Given data:
*****
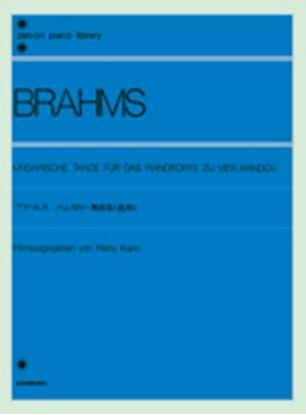 ブラームス ハンガリー舞曲集(連弾) BRAHMS の画像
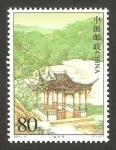 Sellos de Asia - China -  chalet de vieillard borracho en shuzhou
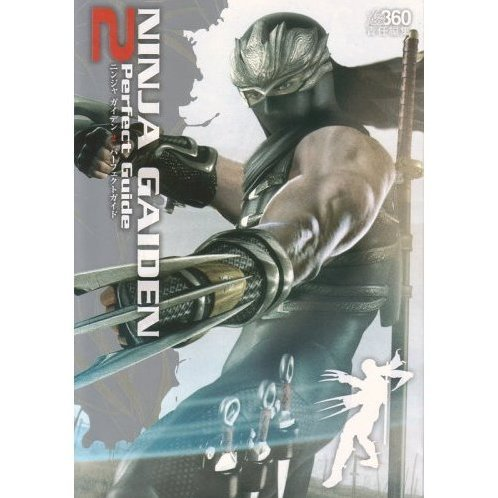 Ninja Gaiden 2 Perfect Guide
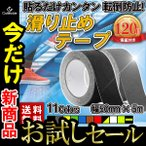 滑り止めテープ 屋外用 階段 すべり止め テープ シール 屋外 ノンスリップテープ 脚立 滑り止め 強力 耐水 50mm×5m 9色 すべりどめ 安全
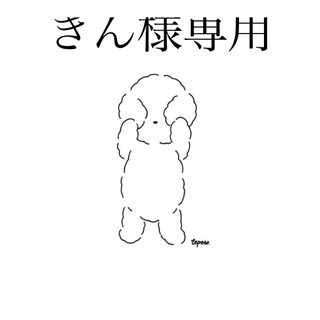 ANNA SUI mini - アナスイミニ ジャケット120cm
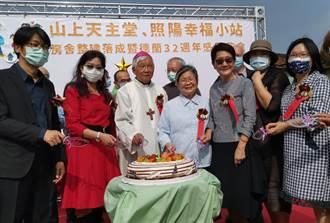 德蘭啟智感恩茶會 邀社區民眾享用聖誕餐點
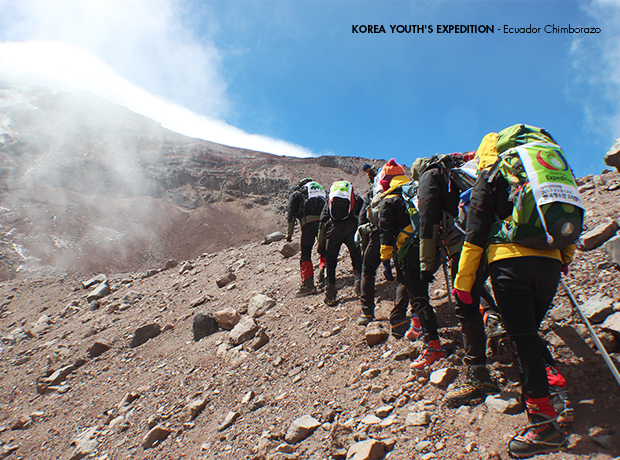 korea youth's expedition - Ecuador Chimborazo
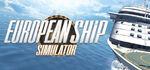 European Ship Simulator Logo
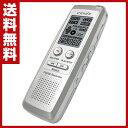 ベセト(BESETO) 集音機機能搭載 ボイスレコーダー VR-240AMP 集音機 録音 通話録音 小型 コンパクト 音声感知録音 録音機 音楽プレイヤー M...
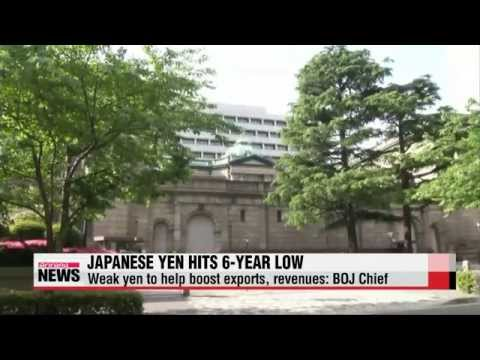 ARIRANG NEWS 20:00 North Korea defends human rights record at United Nations
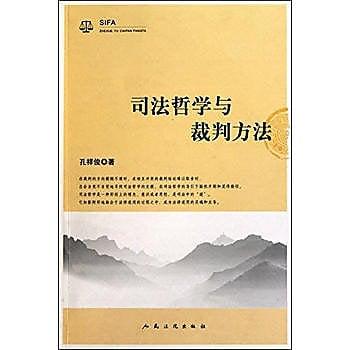 [尋書網] 9787510901355 司法哲學與裁判方法 /孔祥俊 著(簡體書sim1a)
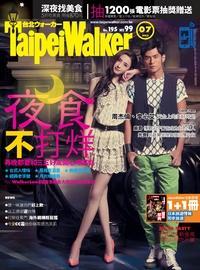 Taipei Walker [第195期]:夜食不打烊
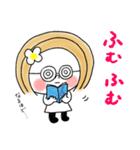 ハモリ~ナちゃん(個別スタンプ:27)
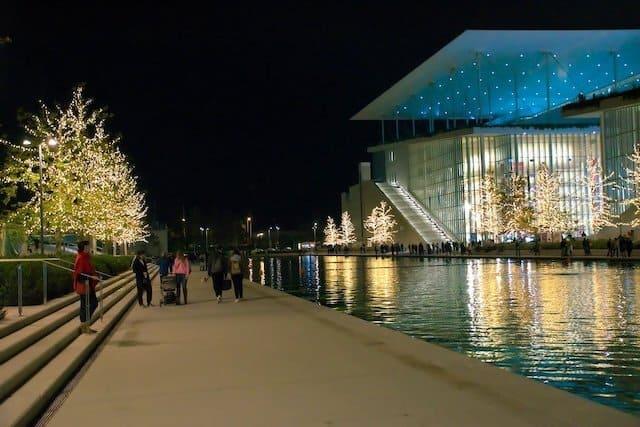 Stavros Niarchos Foundation lit up at night
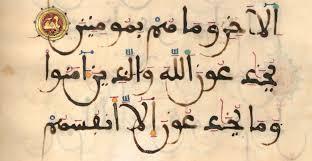 arabic khat list에 대한 이미지 검색결과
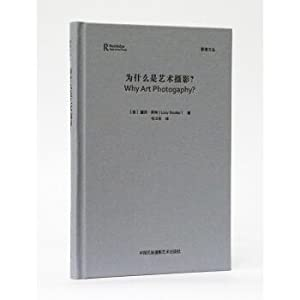 Why art Photography?(Chinese Edition): LU XI SU TE ZHU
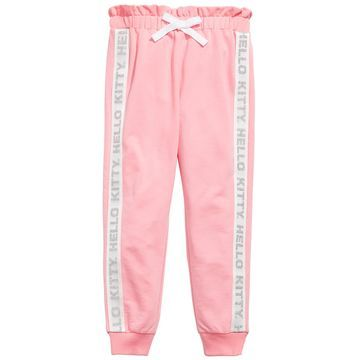 Little Girls French Terry Track Pants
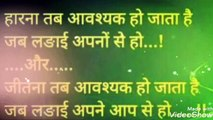 Good thoughts, Thoughts in hindi, good thoughts for students, motivational thoughts, good quotes,positive thinking,success,
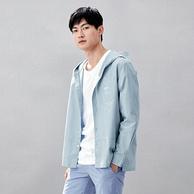 商场同款,100%纯棉:HLA海澜之家 男士 时尚连帽长袖衬衫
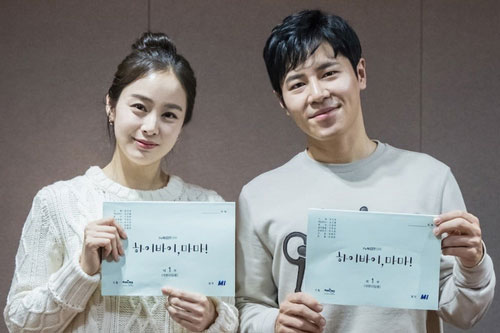 Kim Tae Hee tham gia buổi đọc kịch bản đầu tiên của Hi Bye, Mama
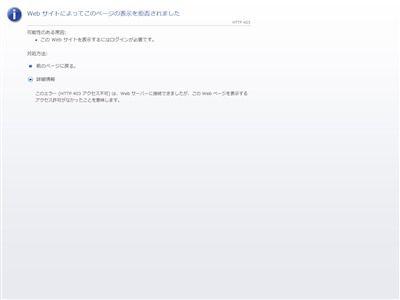 マングローブ アニメ制作会社 倒産に関連した画像-03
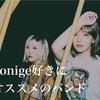 yonige(ヨニゲ)好きにオススメしたい雰囲気が似てるバンド!!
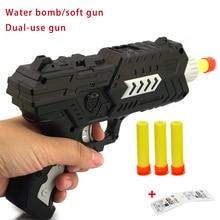 1 Set Voda Crystal Gun Dječja igračka Toy Gun Voda Bomba Soft-zrak Bomb Combo Vanjski pistol Toy Djeca Dječji poklon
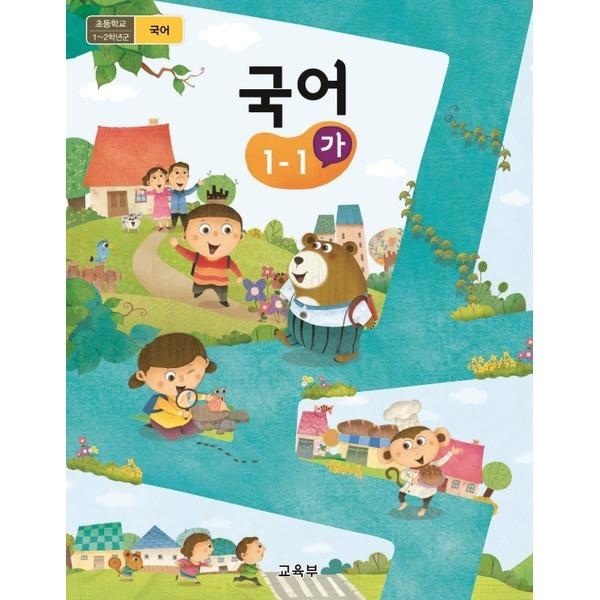 (교과서) 초등학교 국어 1-1 가 교과서 2015개정 /새책수준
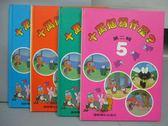 【書寶二手書T6/少年童書_QMT】十萬個為什麼(第二輯)_5~8冊間_共4本合售_附殼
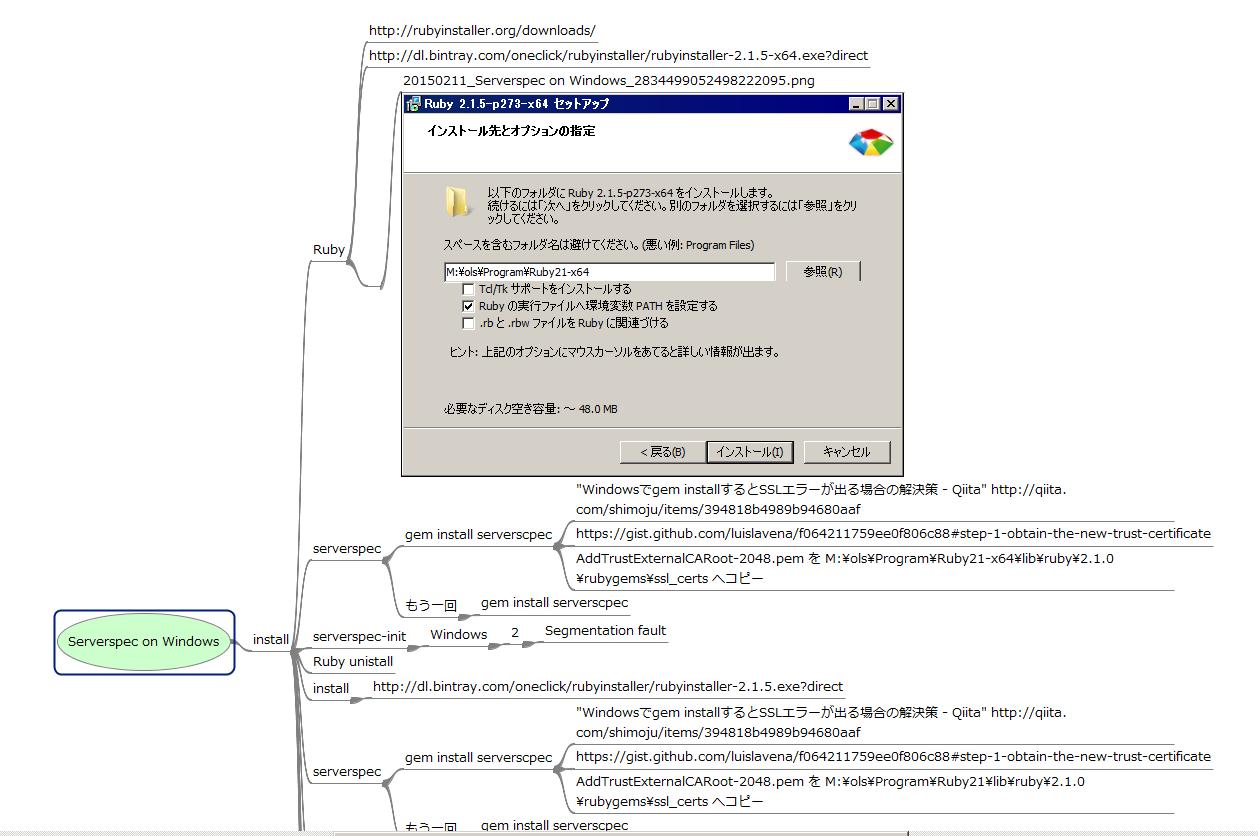 Freeplane から HTML を画像付きで出力する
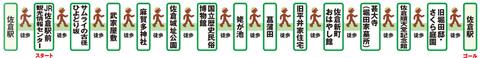 01コース(佐倉1703)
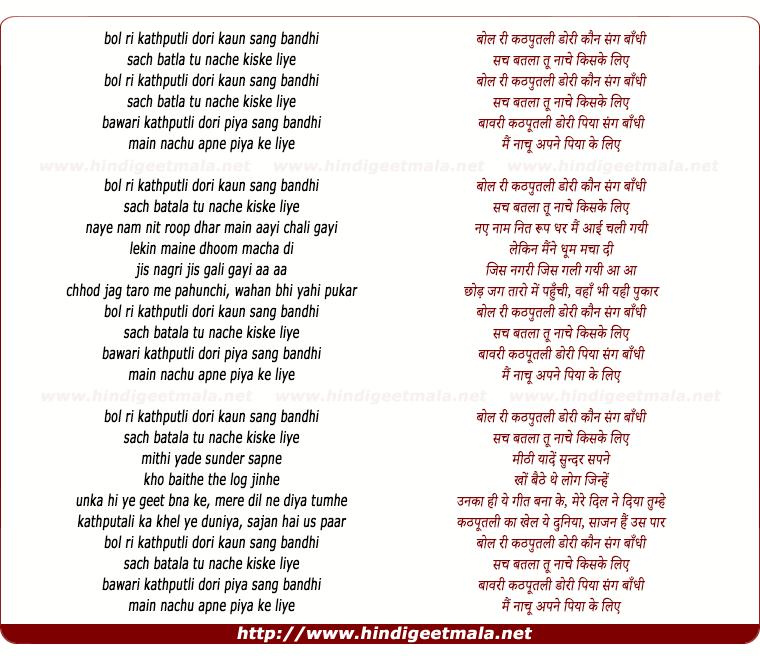 lyrics of song Bol Ri Kathputli Dori Kaun Sang Bandhi (Sad Version)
*****
Work to complete: Nothing but the lines from the line with "Freeplane から HTML を画像付きで出力する" through the last line of the listing above should be repeated, and pictures should be left out.

Solution to this problem:
 Freeplane から HTML を画像付きで出力する
 01コース(佐倉1703)
 lyrics of song Bol Ri Kathputli Dori Kaun Sang Bandhi (Sad Version)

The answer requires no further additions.